▶ REQUIREMENT
Rewrite each line of the material below as a row of a Markdown table, skipping blank lines and omitting the pictures. Use two columns, "No." for the row number and "Text" for the line.

▶ RECORDS SHOWN
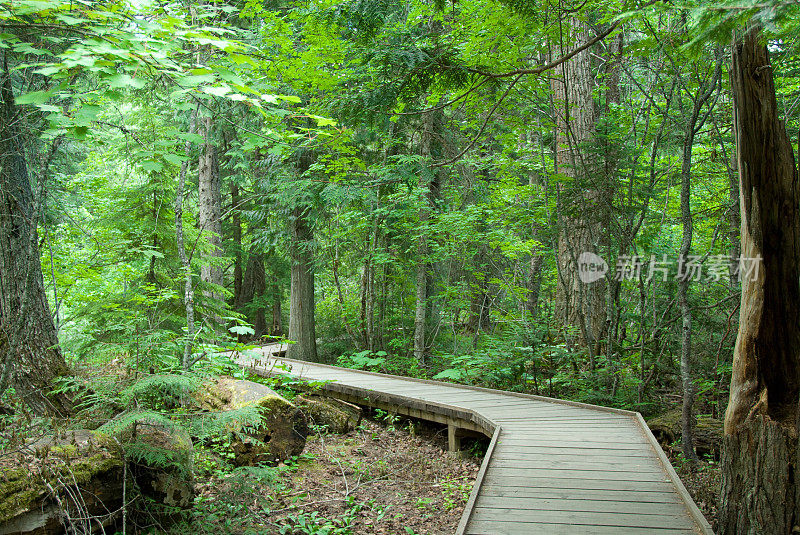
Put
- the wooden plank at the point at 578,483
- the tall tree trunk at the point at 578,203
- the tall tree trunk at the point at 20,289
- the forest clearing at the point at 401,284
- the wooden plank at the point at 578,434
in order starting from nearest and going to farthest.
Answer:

▶ RESULT OF THIS TASK
| No. | Text |
|---|---|
| 1 | Put |
| 2 | - the wooden plank at the point at 578,483 |
| 3 | - the tall tree trunk at the point at 578,203 |
| 4 | - the tall tree trunk at the point at 20,289 |
| 5 | - the forest clearing at the point at 401,284 |
| 6 | - the wooden plank at the point at 578,434 |
| 7 | in order starting from nearest and going to farthest. |
| 8 | Answer: |